I’m not sure how to approach this problem.
I require a big chunk of data records from the SQL server. This chunk is based on variables, so I don’t know before what records I need.
I need to do a large series of calculations and each calculation requires one (or more) records from this chunk of data. Again: I do not know which records are required.
Should I:
A. Load this data into the application memory all at once
- This creates a single connection to the DB, loads ALL required data by a query command (and a forward only DataReader) and then doesn’t bother the SQL server anymore.
- The datafetch seems to be slow, since it’s reading hundred of thousands of lines into memory
B. Whenever the calculation needs data, retrieve it from the database
- This would open and close a connection to the SQL db multiple times per second.
- The initial datafetch is reduced to only a few miliseconds, but creates a massive load on the SQL server during calculation.
8
Firstly, if you can turn your whole calculation in to an SQL query (or a series of queries or a stored procedure) then do so.

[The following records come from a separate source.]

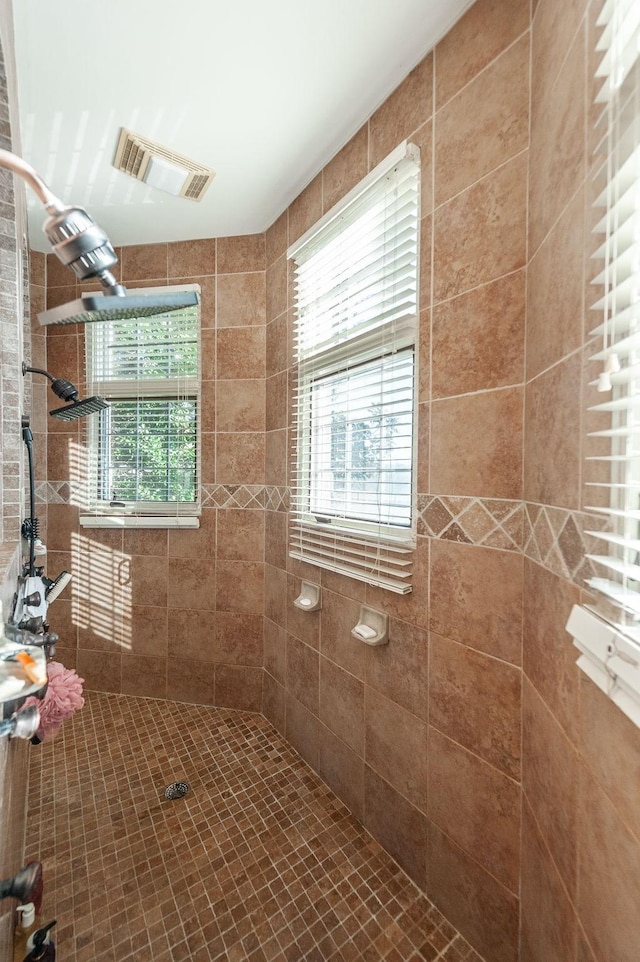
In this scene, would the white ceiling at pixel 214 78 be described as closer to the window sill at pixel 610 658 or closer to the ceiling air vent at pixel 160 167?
the ceiling air vent at pixel 160 167

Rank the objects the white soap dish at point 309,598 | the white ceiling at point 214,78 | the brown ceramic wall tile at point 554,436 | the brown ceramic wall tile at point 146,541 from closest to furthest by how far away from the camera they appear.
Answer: the brown ceramic wall tile at point 554,436 → the white ceiling at point 214,78 → the white soap dish at point 309,598 → the brown ceramic wall tile at point 146,541

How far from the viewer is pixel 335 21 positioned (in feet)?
3.52

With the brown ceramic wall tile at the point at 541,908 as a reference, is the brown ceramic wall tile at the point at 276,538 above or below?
above

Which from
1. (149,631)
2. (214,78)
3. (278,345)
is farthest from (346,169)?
(149,631)

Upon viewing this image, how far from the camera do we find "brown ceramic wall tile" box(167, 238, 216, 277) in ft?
6.93

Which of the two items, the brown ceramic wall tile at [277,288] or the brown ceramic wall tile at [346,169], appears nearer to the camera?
the brown ceramic wall tile at [346,169]

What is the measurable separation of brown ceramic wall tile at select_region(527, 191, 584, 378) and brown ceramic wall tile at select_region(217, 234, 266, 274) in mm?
1554

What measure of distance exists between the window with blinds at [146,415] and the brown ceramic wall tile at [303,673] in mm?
897

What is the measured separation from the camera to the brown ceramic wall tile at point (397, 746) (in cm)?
119

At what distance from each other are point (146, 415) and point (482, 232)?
1820 mm

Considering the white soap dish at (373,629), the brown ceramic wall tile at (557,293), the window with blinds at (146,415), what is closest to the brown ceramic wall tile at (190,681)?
the window with blinds at (146,415)

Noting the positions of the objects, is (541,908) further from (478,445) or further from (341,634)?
(478,445)

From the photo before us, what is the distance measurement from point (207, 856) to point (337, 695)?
635 millimetres

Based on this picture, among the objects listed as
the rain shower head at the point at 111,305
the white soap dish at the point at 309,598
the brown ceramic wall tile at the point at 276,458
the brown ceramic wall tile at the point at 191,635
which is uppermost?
the rain shower head at the point at 111,305
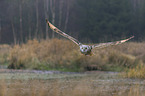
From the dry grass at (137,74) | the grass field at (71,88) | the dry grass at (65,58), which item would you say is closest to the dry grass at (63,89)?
the grass field at (71,88)

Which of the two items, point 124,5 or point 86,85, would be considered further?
point 124,5

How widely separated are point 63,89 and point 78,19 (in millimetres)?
27314

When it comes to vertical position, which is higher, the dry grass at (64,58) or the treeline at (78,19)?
the treeline at (78,19)

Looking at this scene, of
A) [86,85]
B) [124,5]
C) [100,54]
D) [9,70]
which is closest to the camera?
[86,85]

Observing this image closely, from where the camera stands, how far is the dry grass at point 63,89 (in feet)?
27.9

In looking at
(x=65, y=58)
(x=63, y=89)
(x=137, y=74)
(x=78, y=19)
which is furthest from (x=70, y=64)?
(x=78, y=19)

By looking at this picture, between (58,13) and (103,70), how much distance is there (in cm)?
2299

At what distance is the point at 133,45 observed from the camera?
58.2ft

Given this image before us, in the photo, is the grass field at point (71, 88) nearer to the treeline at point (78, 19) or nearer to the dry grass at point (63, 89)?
the dry grass at point (63, 89)

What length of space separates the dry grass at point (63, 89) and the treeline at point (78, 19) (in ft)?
73.3

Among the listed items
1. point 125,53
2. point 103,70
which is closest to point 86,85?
point 103,70

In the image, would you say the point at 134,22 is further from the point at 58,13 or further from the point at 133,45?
the point at 133,45

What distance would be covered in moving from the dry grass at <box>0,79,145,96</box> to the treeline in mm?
22346

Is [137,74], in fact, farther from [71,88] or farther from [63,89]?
[63,89]
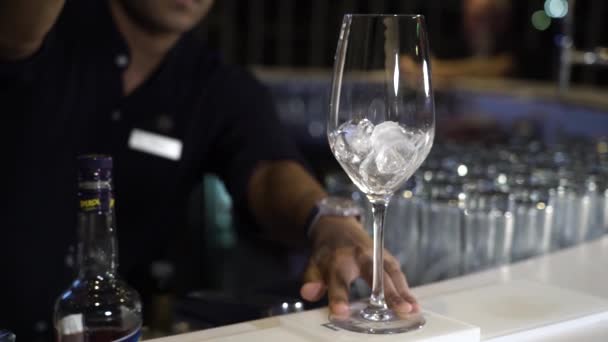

Databases are good at this stuff, and you or a DBA may be able to do a lot to improve the query if it’s still too slow.
If not:
- Use a connection pool. Not doing so is usually crazy, unless you’re writing a script that only connects once or twice.
- If you’re testing this in a development environment with a local DB, beware that there can be a big difference in performance characteristics compared to a production one and don’t over-optimize based on what you measure. Network delays in particular could catch you out. Fetching one row at a time may be fine with a low network latency, and awful with a high one.
- Database sizes are usually bigger in production, and go up over time. If you fetch all the data in advance you could get caught out and run out of memory (unless you know more about your data then we do…).
- As Pieter B suggests, you’re probably better fetching data in batches if you really need a large number of rows. Then you’ll neither blow everything else out of your server’s memory, nor have a network latency and query overhead on every row. It’ll also help if you want to report progress to the user.
- If you’re really serious about making it go as fast as possible and not using SQL to do it, then you could try parallelizing your code. Then you can be calculating with one set of data whilst fetching the next, and if your production DB has multiple cores and disks you can parallelize in the DB, too. You could also look at caching, if that’s appropriate (memcached and similar, or directly in your server if you know your data sizes well enough).